Your task
Reproduce every one of the rows below word for word, without changing anything.

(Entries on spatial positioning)

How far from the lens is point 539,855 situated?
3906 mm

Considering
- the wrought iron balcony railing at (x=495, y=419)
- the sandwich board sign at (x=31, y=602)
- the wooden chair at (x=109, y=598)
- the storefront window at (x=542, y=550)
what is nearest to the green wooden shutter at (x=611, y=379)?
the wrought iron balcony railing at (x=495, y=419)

Right answer
How far from the lens is point 539,855 situated?
3906 mm

Considering
- the wrought iron balcony railing at (x=495, y=419)
- the sandwich board sign at (x=31, y=602)
- the wooden chair at (x=109, y=598)
- the storefront window at (x=542, y=550)
what is nearest to the green wooden shutter at (x=611, y=379)?
the wrought iron balcony railing at (x=495, y=419)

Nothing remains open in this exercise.